The Spreading Walnut Tree by A. A. Milne

We were having breakfast in the garden with the wasps, and Peter was enlarging on the beauties of the country round his new week-end cottage.

“Then there’s Hilderton,” he said; “that’s a lovely little village, I’m told. We might explore it to-morrow.”

Celia woke up suddenly.

“Is Hilderton near here?” she asked in surprise. “But I often stayed there when I was a child.”

“This was years ago, when Edward the Seventh was on the throne,” I explained to Mrs.
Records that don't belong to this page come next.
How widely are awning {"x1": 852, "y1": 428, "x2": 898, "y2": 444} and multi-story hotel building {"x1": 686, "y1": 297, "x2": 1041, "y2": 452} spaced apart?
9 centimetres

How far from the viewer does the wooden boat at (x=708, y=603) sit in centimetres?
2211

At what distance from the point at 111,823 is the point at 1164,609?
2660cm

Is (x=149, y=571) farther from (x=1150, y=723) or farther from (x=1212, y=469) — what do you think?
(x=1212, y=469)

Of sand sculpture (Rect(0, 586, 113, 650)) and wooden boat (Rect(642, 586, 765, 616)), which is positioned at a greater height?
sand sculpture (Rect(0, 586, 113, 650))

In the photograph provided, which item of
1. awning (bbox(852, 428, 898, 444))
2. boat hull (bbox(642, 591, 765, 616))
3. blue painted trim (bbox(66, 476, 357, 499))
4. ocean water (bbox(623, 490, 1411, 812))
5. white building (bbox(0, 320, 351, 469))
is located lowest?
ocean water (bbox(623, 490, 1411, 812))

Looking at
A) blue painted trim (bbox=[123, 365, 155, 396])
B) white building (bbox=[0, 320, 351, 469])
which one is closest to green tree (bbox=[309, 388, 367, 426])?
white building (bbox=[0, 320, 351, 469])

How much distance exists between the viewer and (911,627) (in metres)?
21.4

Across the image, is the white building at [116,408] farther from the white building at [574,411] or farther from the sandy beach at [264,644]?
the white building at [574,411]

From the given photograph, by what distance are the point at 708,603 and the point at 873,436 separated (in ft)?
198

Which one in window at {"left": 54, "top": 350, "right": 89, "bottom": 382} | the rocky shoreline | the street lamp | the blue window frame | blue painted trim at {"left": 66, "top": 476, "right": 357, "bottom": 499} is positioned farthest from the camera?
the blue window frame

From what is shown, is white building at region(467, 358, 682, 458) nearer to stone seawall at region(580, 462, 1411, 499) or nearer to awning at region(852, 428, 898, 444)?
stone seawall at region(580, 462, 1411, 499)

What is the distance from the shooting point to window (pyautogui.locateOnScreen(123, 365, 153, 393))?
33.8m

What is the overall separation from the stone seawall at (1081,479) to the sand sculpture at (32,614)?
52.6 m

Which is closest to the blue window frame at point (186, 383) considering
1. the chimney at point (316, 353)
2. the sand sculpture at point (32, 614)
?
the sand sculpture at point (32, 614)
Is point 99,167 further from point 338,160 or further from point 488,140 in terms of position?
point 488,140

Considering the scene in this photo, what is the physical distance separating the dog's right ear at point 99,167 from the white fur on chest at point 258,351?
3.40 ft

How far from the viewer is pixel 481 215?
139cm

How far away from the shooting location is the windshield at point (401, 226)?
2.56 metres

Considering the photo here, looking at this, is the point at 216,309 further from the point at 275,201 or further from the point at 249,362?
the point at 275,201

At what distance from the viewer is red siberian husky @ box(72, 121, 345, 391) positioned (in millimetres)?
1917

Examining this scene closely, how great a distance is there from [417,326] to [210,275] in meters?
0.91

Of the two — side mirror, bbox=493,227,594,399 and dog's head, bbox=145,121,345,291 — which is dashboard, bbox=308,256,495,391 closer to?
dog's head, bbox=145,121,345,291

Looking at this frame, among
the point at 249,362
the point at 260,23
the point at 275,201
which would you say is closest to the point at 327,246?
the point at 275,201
Peter.

“My grandfather,” went on Celia, “lived at Hilderton Hall.”

There was an impressive silence.

“You see the sort of people you’re entertaining,” I said airily to Peter. “My wife’s grandfather lived at Hilderton Hall. Celia, you should have spoken about this before. It would have done us a lot of good in Society.” I pushed my plate away. “I can’t go on eating bacon after this. Bring me peaches.”

“I should love to see it again.”

“If I’d had my rights,” I said, “I should be living there now. I must put my solicitor on to this. There’s been foul play somewhere.”

Peter looked up from one of the maps which, being new to the country, he carries with him.

“I can’t find Hilderton Hall here,” he said. “It’s six inches to the mile, so it ought to be marked.”

“Celia, our grandfather’s name is being aspersed. Let us look into this.”

We crowded round the map and studied it anxiously. Hilderton was there, and Hilderton House, but no Hilderton Hall.

“But it’s a great big place,” protested Celia.

“I see what it is,” I said regretfully. “Celia, you were young then.”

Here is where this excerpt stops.